* _KUTIPAN HALAMAN_
“Revolusi Industri membawa perubahan pada beberapa aspek di Indonesia, seperti kerja dan perdagangan, belajar mengajar, pertanian, jasa keuangan, transportasi, kuliner, kesehatan, dan penggalangan dana. Semuanya tengah berkembang dengan memanfaatkan digital, sehingga membawa efisiensi bagi masyarakat,” kata Rudiantara.
Pemanfaatan digital tersebut berupa terciptanya aplikasi – aplikasi digital; seperti Go-jek, Kitabisa, Zenius, dan lain sejenisnya, yang selanjutnya disebut sebagai startup. Munculnya industri kreatif ini membantu negara dalam peningkatan produktivitas ekonomi masyarakat dengan terbukanya lapangan kerja baru yang lebih bervariasi.
Terciptanya startup tersebut menjadi salah satu inovasi yang merespon peluang era digital. Tetapi, ada banyak tantangan pula yang harus diselesaikan agar dapat terus merespon kedatangan era digital. Salah satunya adalah minimnya pengetahuan dan kemampuan pada sumber daya manusia di Indonesia terhadap penggunaan dan pemanfaatan digital sehingga mendorong adanya kesenjangan talenta digital yang semakin melebar.
“Indonesia belum secara serius dalam menciptakan digital talent, padahal menurut survey, Indonesia membutuhkan 9 juta digital talent, rata – rata 600 ribu jiwa per tahun agar dapat merespon bonus demografi nantinya,” kata Rudiantara.
Dalam menanggapi hal itu kemudian Kementrian Komunikasi dan Informatika Republik Indonesia tengah membuka peluang beasiswa bagi anak muda Indonesia untuk menciptakan digital talent.

* _DATA YANG DITAMPILKAN_
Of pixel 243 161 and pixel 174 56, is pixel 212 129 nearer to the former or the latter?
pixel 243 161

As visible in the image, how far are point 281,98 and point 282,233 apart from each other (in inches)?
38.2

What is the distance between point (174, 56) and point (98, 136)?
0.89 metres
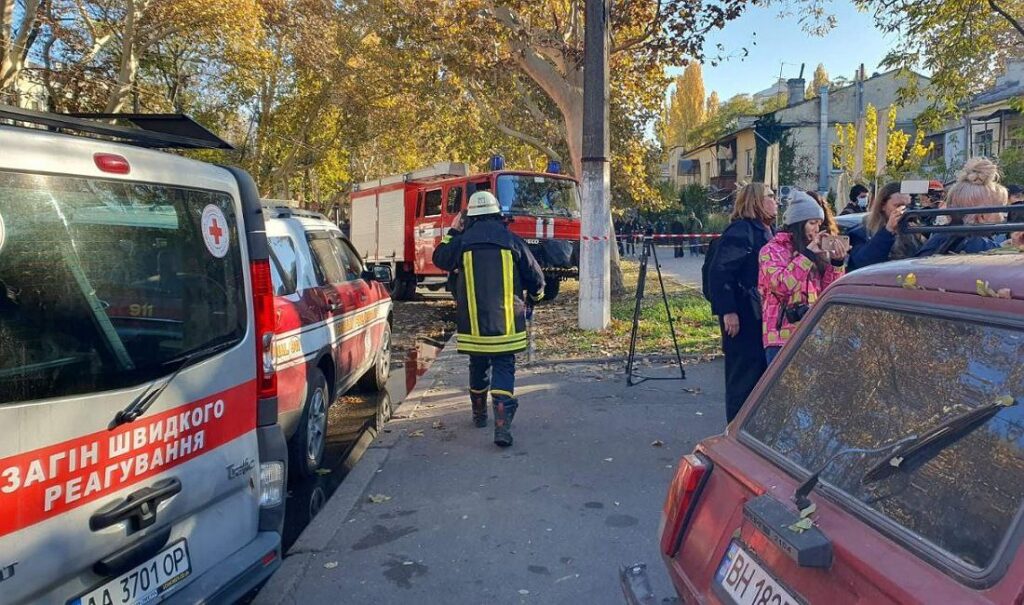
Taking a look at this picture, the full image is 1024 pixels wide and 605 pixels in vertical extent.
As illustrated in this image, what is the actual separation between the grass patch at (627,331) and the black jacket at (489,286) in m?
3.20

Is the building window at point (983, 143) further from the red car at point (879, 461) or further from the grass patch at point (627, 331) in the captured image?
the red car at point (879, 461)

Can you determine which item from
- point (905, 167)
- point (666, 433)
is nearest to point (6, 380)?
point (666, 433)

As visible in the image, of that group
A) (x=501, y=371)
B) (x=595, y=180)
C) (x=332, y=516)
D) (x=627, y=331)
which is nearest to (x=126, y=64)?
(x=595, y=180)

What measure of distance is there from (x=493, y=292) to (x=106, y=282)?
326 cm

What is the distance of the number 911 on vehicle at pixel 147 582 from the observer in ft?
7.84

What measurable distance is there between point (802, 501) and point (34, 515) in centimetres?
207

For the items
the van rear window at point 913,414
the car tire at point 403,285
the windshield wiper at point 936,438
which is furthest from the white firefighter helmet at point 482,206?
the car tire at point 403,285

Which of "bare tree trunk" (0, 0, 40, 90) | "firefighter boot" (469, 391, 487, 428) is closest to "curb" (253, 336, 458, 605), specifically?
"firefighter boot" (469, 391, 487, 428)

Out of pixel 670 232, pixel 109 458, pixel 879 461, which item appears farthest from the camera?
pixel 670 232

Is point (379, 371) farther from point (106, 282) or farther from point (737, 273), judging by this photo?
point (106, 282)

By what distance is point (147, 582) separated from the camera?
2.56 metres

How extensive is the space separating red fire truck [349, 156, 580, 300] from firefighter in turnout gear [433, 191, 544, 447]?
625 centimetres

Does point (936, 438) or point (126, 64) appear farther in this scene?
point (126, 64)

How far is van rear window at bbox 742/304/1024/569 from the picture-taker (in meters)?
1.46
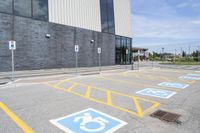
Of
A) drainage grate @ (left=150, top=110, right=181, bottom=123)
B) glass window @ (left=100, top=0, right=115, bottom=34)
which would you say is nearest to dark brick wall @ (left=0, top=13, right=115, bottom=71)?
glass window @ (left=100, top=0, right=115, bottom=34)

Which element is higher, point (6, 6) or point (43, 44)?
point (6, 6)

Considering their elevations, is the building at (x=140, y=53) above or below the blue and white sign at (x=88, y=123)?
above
---
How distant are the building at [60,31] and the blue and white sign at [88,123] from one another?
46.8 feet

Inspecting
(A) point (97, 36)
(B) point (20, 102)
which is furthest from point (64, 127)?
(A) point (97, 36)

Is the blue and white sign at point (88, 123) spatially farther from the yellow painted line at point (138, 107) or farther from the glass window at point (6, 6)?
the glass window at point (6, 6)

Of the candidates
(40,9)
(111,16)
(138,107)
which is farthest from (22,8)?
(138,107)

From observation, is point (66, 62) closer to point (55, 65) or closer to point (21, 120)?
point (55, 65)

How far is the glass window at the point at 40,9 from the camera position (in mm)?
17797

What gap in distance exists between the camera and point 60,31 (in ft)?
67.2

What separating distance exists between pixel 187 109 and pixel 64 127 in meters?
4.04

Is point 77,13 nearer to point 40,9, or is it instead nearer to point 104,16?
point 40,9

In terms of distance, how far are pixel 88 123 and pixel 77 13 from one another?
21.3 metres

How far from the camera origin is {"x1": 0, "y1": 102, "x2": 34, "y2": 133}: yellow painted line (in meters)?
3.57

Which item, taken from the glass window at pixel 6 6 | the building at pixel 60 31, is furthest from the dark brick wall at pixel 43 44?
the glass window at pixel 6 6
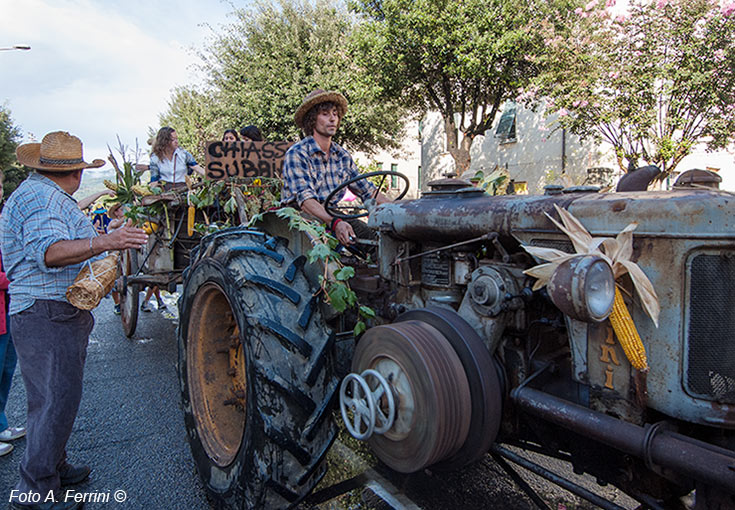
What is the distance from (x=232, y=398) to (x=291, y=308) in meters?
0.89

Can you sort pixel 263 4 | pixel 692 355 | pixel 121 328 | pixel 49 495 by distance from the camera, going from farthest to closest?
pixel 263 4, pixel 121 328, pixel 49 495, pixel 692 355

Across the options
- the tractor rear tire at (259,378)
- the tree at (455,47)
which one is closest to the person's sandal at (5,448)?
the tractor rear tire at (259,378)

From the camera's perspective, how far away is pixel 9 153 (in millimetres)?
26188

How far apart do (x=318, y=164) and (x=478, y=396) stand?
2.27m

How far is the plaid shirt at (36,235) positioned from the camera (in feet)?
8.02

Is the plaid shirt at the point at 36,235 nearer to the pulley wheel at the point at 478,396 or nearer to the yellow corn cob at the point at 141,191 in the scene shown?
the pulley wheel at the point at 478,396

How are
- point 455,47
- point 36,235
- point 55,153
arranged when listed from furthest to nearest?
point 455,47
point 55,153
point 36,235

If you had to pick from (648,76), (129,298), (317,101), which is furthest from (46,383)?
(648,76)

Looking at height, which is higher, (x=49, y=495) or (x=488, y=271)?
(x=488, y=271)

* _YANG HARUS DIBUAT_
Silakan lanjutkan teks tentang kebutuhan talenta digital di Indonesia, dimulai setelah kalimat terakhirnya.

* _JAWABAN LATIHAN_
Diskusi mengenai peluang dan tantangan pada era digital di atas telah dilaksanakan di Fisipol UGM yang bekerja sama dengan Keluarga Alumni Fisipol Gadjah Mada (Kafispolgama) pada Sabtu (23/02) dengan menghadirkan Rudiantara, Menteri Komunikasi dan Informatika RI, sebagai keynote speaker, serta berbagai perwakilan dari beberapa startup di Indonesia yang fokus pada isu yang berbeda seperti, Bubu.com, Kerjabilitas, Zenius, Kitabisa, dan Founding Member UN Youth Advicer for SDGs.
Setiap narasumber berbagi pengalaman mengenai bagaimana cara mereka melihat peluang baik dari sisi ekonomi, sosial dan politik, sehingga memunculkan ide – ide kreatif yang dapat memanfaatkan era digital menjadi lebih produktif. Mereka bercerita mengenai apa saja tantangan yang mereka hadapi dan bagaimana menemukan solusinya dengan menggunakan teknologi digital.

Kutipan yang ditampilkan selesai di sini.